● Problem to solve
Look over the entries that follow and work out how many lines contain "github". State the number only.

'''

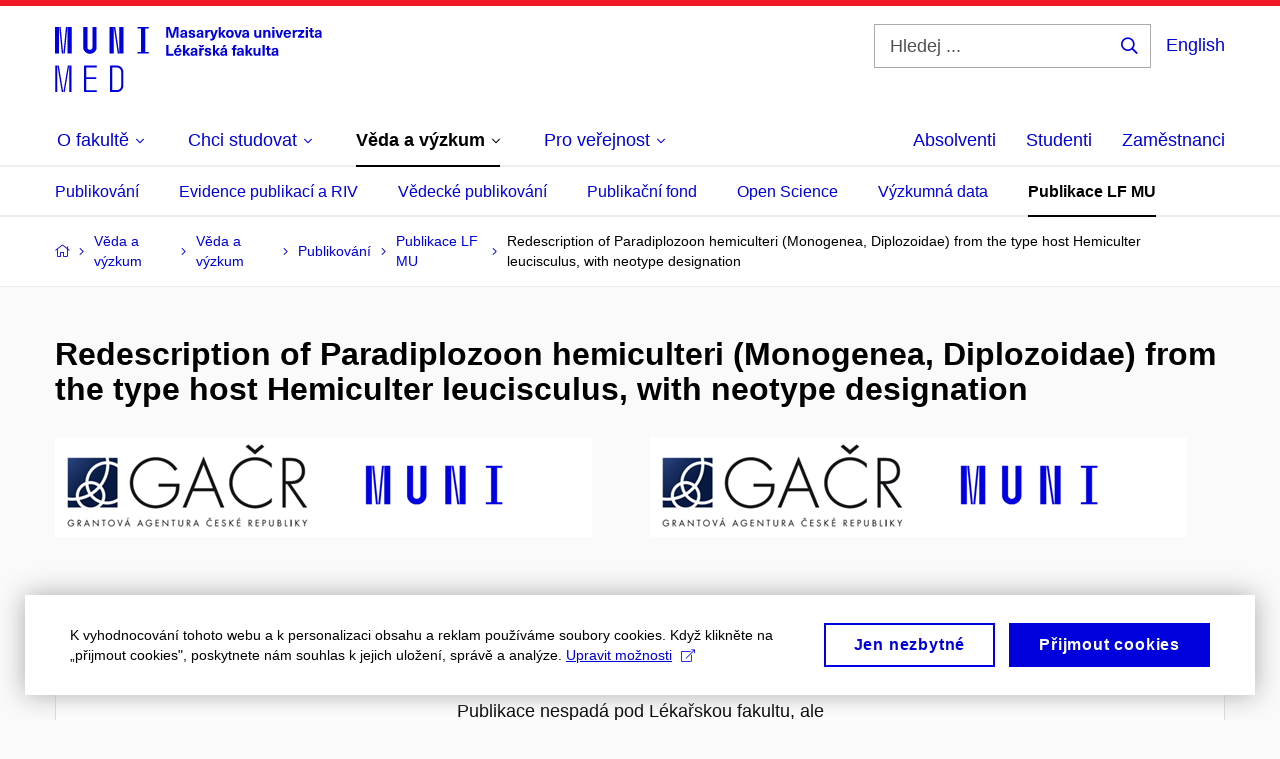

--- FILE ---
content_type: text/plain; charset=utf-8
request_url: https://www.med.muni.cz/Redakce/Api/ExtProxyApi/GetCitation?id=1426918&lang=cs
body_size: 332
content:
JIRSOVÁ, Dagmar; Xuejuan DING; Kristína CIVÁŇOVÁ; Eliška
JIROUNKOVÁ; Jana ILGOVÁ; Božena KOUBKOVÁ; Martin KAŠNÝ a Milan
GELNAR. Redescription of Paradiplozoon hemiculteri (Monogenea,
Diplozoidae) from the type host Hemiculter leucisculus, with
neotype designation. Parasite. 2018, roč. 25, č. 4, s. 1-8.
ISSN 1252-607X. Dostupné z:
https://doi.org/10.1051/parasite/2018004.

'''
'''

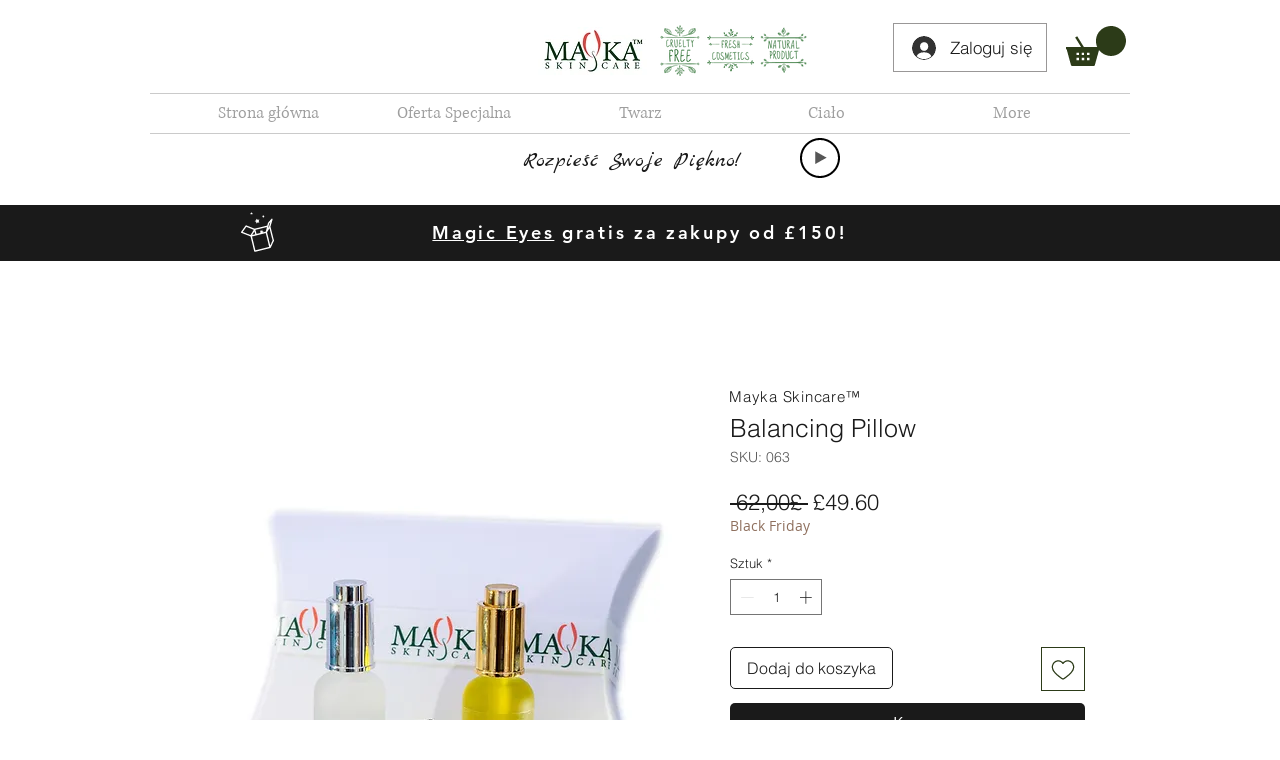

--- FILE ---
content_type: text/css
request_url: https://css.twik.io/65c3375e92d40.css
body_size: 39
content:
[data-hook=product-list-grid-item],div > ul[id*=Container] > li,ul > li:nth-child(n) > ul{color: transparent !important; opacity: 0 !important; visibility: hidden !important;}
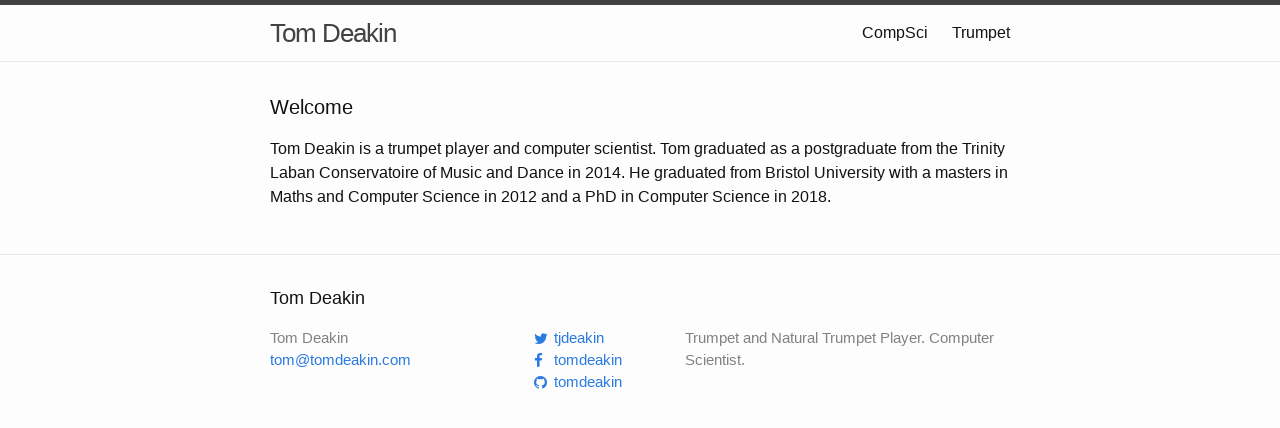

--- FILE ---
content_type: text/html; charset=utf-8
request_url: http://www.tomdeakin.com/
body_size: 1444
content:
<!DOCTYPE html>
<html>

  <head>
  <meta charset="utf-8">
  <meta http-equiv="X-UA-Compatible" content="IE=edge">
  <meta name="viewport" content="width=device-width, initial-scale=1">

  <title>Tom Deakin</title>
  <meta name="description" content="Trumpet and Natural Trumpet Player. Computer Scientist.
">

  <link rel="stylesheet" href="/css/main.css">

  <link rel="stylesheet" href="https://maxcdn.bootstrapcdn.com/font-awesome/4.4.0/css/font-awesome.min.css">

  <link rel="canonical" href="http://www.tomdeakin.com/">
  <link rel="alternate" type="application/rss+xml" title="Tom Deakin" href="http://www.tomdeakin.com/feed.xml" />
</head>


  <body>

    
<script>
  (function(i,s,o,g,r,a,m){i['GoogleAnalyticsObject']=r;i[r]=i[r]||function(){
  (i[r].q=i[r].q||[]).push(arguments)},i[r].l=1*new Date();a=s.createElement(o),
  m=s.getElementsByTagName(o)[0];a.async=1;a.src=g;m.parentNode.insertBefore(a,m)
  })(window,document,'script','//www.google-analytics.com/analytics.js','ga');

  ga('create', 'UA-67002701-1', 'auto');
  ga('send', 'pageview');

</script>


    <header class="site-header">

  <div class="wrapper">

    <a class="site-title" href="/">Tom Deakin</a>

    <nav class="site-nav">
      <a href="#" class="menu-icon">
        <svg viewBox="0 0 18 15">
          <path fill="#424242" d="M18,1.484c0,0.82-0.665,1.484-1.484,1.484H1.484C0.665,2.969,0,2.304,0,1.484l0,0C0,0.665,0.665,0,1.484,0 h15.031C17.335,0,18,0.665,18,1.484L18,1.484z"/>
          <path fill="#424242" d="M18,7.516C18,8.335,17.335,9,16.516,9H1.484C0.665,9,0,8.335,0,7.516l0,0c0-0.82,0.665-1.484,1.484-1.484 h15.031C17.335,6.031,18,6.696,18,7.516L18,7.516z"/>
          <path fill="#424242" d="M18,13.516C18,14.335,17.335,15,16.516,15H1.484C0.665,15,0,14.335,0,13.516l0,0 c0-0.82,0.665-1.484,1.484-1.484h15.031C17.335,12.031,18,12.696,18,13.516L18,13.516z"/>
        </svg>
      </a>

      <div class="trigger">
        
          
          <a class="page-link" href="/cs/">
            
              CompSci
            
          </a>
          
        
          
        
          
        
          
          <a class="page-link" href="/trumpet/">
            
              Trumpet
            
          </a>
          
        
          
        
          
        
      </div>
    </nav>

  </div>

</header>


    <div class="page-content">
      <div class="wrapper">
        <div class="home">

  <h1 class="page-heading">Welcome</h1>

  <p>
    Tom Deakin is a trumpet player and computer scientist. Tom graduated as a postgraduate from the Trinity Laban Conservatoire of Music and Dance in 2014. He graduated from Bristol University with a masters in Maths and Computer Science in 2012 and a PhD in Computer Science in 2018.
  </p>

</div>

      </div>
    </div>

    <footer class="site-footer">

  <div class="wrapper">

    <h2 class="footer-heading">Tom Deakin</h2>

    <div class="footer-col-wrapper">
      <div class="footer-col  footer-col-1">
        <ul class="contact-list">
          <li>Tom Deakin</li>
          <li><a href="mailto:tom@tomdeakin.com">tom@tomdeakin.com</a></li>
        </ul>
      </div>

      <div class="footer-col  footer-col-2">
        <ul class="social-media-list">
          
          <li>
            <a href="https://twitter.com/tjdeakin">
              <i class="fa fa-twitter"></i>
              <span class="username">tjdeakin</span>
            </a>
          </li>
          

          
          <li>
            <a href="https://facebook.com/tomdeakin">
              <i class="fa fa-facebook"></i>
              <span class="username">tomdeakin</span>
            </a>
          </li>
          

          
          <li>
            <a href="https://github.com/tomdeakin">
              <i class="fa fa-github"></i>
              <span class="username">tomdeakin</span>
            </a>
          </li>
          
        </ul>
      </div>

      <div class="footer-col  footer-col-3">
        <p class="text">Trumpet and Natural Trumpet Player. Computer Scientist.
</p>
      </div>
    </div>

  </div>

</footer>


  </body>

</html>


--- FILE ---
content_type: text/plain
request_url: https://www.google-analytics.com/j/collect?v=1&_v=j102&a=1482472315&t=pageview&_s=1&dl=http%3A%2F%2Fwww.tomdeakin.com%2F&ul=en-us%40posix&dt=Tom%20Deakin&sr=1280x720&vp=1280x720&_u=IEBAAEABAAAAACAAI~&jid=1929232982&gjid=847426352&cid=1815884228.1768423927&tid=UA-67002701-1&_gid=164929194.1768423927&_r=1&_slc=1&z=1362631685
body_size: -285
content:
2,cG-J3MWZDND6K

'''

● Expected answer
2